■ **What is asked**
In the listing below, locate the line containing "Looking at this" and copy it and every line after it through the end, exactly as written, leaving out any pictures.

— start —

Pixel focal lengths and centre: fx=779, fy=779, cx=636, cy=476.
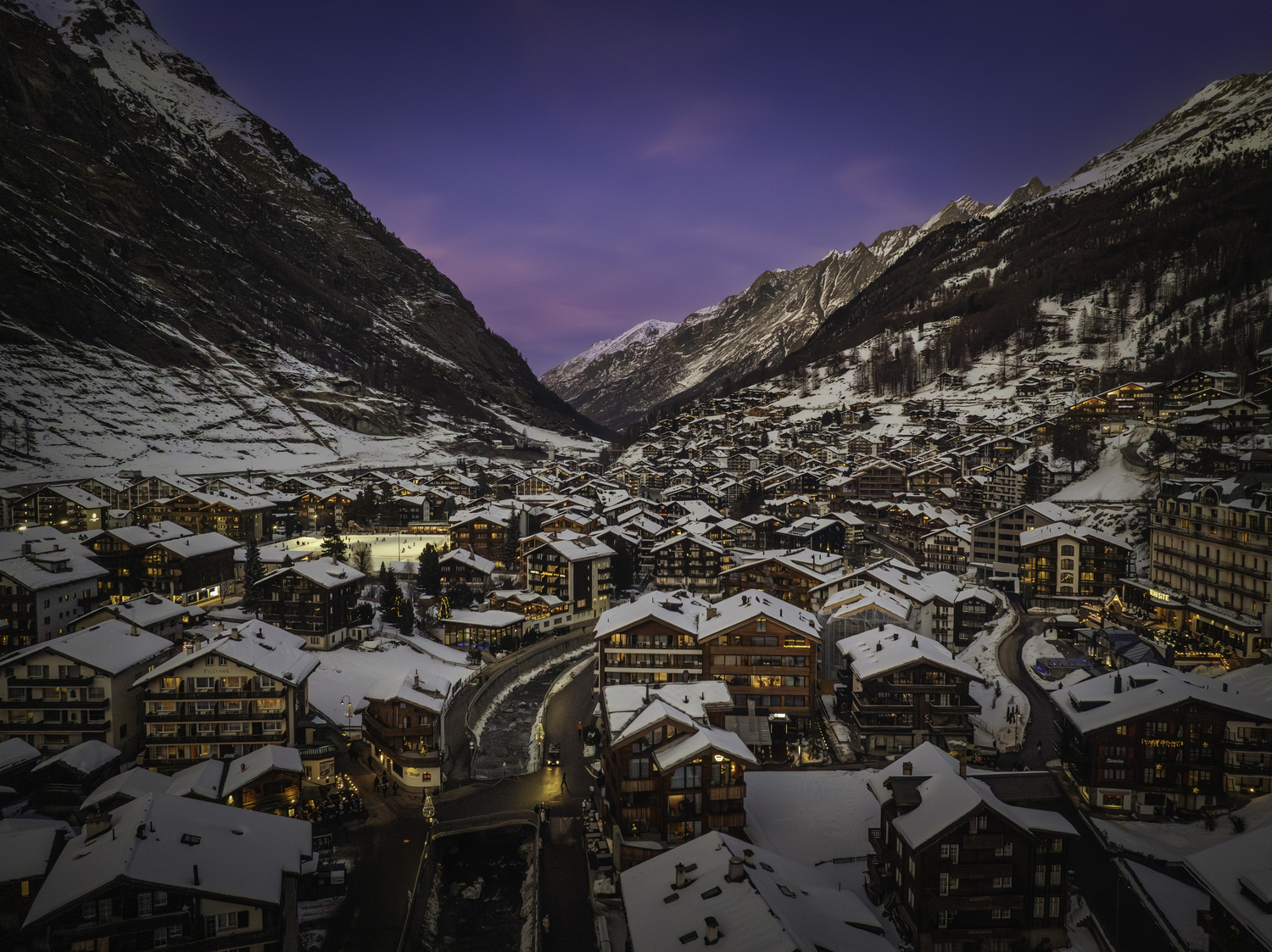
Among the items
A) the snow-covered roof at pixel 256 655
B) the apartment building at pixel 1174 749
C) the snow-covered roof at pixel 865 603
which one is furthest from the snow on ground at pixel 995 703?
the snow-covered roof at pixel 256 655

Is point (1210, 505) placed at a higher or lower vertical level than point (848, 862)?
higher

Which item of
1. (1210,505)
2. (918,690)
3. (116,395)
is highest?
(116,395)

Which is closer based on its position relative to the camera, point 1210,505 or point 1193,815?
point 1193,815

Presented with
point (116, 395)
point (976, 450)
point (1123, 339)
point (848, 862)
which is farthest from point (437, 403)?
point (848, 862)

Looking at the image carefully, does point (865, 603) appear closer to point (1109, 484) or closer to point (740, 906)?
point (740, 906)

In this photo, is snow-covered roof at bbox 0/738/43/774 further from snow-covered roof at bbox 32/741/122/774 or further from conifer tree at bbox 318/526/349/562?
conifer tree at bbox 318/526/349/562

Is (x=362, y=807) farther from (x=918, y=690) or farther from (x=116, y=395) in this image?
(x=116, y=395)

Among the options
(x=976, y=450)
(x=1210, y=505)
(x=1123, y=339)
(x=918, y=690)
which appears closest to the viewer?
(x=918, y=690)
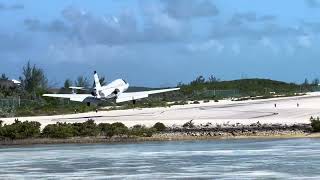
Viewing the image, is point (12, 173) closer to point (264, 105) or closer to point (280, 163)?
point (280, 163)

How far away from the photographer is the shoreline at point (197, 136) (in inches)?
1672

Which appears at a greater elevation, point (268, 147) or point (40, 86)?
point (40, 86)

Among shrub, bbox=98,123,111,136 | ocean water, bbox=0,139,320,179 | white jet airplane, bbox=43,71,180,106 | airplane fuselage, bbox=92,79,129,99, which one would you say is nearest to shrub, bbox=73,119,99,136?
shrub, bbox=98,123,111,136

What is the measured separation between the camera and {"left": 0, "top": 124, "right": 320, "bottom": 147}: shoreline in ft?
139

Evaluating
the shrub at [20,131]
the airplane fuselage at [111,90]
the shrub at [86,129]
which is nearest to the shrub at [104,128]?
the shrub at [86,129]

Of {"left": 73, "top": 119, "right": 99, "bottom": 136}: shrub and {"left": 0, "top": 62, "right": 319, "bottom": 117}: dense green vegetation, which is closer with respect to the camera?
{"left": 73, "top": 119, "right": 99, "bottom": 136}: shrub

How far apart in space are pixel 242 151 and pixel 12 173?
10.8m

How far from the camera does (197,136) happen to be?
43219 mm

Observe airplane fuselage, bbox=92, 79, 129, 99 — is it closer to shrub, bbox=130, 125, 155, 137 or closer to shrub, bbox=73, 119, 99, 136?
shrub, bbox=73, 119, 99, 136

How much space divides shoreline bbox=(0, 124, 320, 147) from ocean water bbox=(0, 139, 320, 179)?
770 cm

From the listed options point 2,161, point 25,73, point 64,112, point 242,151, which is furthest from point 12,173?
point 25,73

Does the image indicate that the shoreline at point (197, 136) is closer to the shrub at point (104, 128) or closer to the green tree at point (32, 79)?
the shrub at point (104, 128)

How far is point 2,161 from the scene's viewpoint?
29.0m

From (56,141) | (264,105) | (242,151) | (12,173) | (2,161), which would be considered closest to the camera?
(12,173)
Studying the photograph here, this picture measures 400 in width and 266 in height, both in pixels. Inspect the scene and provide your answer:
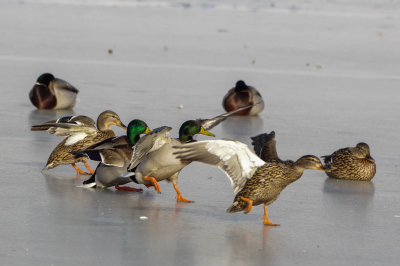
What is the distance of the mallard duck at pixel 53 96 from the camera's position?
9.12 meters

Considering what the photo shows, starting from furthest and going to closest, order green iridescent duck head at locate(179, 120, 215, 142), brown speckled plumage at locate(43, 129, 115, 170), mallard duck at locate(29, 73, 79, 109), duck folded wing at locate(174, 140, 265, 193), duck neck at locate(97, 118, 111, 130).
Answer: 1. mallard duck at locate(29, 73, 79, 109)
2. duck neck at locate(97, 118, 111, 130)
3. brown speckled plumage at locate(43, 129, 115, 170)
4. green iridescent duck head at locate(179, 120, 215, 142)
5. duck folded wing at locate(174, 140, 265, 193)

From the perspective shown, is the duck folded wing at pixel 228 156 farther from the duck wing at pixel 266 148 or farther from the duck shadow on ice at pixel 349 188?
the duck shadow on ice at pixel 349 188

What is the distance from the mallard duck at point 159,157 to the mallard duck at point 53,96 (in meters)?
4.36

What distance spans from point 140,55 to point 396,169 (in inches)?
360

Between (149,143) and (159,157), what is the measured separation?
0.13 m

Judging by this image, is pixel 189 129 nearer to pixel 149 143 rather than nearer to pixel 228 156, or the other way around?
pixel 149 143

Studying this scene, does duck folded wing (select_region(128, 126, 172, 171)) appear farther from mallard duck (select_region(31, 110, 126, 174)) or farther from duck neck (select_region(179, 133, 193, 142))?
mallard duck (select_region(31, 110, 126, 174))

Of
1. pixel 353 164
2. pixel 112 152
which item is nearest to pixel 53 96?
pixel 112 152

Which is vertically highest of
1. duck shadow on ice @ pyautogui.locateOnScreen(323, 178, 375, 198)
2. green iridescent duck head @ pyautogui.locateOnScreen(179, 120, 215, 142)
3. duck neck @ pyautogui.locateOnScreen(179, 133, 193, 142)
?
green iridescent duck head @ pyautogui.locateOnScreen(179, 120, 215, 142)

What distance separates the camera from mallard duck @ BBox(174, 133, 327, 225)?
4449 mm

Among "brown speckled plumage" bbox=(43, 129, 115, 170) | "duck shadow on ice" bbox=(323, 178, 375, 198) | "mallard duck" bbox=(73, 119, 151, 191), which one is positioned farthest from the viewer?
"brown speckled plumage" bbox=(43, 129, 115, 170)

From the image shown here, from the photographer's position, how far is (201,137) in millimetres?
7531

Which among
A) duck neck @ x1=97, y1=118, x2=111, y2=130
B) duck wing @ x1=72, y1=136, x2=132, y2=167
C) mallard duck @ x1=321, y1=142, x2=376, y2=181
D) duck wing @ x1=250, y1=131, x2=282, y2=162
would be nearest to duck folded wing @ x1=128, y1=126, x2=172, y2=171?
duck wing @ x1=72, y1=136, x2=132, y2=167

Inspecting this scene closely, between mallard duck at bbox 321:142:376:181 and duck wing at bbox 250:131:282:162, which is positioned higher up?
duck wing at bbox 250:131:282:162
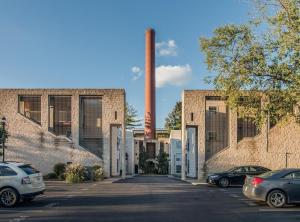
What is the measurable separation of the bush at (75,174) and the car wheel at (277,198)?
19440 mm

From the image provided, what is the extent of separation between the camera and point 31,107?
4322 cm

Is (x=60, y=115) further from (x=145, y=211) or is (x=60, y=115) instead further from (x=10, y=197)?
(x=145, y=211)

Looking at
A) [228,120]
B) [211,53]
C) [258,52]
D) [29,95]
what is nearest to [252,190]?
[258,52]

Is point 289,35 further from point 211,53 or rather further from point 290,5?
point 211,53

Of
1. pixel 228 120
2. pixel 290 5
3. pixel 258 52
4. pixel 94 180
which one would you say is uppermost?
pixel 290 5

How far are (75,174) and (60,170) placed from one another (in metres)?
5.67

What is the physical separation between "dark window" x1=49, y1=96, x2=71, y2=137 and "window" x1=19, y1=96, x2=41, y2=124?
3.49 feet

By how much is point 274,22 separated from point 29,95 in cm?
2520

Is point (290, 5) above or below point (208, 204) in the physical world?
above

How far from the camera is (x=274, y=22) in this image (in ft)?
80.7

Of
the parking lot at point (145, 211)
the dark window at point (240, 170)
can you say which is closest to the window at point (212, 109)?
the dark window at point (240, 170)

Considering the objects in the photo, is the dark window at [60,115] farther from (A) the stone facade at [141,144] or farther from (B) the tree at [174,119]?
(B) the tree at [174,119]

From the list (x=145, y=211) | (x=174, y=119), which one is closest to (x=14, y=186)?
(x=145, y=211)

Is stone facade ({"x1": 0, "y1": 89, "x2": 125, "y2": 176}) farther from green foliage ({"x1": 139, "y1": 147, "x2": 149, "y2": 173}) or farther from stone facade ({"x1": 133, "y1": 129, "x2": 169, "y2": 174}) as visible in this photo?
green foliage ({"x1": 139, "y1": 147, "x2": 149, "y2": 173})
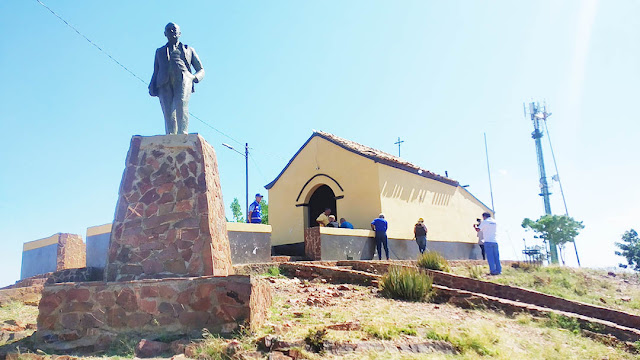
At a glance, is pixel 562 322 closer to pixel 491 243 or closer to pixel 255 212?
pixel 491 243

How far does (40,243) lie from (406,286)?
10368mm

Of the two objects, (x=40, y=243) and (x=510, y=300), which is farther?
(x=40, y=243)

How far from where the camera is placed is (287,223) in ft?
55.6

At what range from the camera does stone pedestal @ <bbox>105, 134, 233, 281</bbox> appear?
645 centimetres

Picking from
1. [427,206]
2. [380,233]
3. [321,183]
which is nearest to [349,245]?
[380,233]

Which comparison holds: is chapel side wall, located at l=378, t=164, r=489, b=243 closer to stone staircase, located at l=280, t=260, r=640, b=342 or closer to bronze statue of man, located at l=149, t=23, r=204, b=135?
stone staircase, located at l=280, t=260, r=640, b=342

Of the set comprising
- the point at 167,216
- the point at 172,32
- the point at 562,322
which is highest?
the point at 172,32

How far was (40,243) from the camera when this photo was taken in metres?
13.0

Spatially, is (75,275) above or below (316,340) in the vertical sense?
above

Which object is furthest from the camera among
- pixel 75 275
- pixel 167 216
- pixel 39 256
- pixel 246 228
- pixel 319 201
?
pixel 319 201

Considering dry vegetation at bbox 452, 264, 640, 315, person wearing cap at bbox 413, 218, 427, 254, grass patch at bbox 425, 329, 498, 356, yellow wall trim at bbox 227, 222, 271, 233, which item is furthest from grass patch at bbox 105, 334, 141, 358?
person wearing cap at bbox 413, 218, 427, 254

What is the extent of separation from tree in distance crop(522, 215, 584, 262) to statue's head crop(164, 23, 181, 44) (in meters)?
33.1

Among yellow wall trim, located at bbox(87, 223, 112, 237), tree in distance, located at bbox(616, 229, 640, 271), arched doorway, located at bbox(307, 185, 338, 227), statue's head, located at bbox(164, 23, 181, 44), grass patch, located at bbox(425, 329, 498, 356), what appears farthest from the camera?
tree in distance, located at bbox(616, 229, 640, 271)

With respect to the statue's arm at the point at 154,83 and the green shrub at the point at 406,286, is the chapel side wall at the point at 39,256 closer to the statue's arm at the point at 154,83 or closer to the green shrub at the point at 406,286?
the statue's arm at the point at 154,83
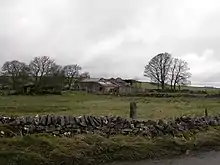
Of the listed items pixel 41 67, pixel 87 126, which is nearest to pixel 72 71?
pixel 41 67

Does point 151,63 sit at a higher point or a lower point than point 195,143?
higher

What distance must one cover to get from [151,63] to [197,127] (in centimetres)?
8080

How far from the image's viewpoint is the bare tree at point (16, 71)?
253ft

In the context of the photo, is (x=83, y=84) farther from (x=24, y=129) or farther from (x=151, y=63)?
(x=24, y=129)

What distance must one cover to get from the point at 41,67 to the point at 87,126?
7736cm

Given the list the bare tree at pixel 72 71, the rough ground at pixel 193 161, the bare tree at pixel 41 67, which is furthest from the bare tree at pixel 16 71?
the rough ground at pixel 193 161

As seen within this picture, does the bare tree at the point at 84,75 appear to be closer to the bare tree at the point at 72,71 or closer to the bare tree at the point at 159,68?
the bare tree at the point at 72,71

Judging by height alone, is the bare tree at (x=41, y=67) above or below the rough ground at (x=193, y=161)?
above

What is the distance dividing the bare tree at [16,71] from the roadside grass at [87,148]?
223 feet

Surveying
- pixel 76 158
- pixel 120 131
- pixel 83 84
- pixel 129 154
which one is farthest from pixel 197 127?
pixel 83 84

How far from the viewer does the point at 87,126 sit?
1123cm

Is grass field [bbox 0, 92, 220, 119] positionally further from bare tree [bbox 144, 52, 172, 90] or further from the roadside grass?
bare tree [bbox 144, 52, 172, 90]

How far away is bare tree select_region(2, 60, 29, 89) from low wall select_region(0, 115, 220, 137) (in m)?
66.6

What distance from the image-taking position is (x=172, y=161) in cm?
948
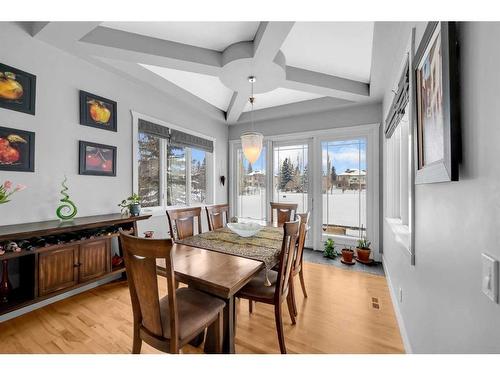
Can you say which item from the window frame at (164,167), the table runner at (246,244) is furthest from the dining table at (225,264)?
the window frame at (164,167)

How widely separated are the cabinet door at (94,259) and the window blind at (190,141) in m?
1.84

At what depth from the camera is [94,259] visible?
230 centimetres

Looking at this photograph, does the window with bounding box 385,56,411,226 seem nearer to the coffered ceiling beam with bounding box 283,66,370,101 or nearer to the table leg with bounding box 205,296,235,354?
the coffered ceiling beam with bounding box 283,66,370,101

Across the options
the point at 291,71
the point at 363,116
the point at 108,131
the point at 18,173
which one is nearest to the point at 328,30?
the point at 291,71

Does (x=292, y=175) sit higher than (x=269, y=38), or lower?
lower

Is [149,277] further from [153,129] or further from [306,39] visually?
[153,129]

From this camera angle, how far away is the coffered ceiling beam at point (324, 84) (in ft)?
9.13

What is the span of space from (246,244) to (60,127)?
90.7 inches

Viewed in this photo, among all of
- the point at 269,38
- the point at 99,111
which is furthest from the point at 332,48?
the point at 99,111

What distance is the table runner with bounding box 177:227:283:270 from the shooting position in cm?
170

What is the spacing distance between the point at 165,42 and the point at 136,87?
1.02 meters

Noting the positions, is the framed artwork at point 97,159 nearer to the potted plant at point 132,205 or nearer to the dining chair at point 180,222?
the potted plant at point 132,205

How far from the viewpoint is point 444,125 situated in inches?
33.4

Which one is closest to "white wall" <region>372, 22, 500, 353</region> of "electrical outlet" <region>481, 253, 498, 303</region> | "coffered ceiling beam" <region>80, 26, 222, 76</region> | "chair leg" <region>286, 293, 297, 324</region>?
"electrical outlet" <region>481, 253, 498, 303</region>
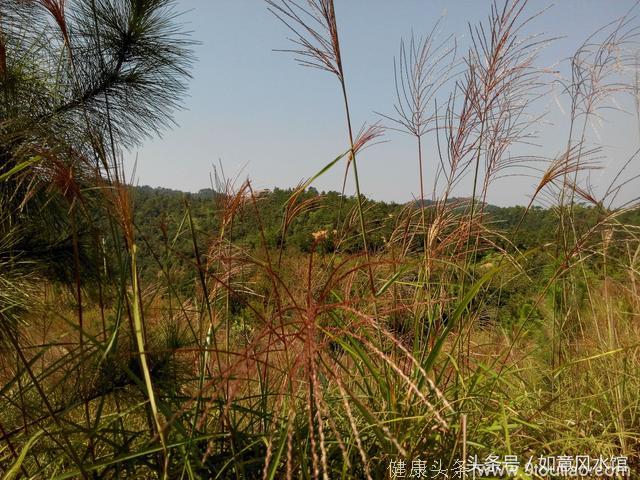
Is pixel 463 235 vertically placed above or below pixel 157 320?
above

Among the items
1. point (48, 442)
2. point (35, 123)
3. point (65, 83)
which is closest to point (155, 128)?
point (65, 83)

— end —

■ **Solution to this task**
Looking at this photograph, does the window with bounding box 385,56,411,226 seem nearer to the coffered ceiling beam with bounding box 283,66,370,101 or nearer to the table leg with bounding box 205,296,235,354?
the coffered ceiling beam with bounding box 283,66,370,101

Across the options
the point at 291,71
the point at 363,116
the point at 108,131
the point at 18,173
which one is nearest to the point at 328,30?
the point at 291,71

Does (x=292, y=175) sit higher than (x=269, y=38), or lower?
lower

Is [149,277] further from [153,129] or further from [306,39] visually?
[153,129]

From this camera angle, how far away is the coffered ceiling beam at point (324, 84) (in ft)?
9.13

What is the span of space from (246,244) to (60,127)?
90.7 inches

Viewed in this photo, among all of
- the point at 269,38
- the point at 99,111
which is furthest from the point at 332,48?
the point at 99,111

What distance is the table runner with bounding box 177:227:283:270 from the shooting position in cm?
170

What is the spacing distance between the point at 165,42 and the point at 136,87?
1.02 meters

Noting the positions, is the framed artwork at point 97,159 nearer to the potted plant at point 132,205 or nearer to the dining chair at point 180,222?
the potted plant at point 132,205

How far from the viewpoint is point 444,125 situated in inches?
33.4

Which one is closest to "white wall" <region>372, 22, 500, 353</region> of "electrical outlet" <region>481, 253, 498, 303</region> | "coffered ceiling beam" <region>80, 26, 222, 76</region> | "chair leg" <region>286, 293, 297, 324</region>?
"electrical outlet" <region>481, 253, 498, 303</region>
Is pixel 463 235 vertically placed above or below pixel 157 320?
above

Among the items
1. point (48, 442)
2. point (35, 123)
3. point (65, 83)
which is closest to point (155, 128)?
point (65, 83)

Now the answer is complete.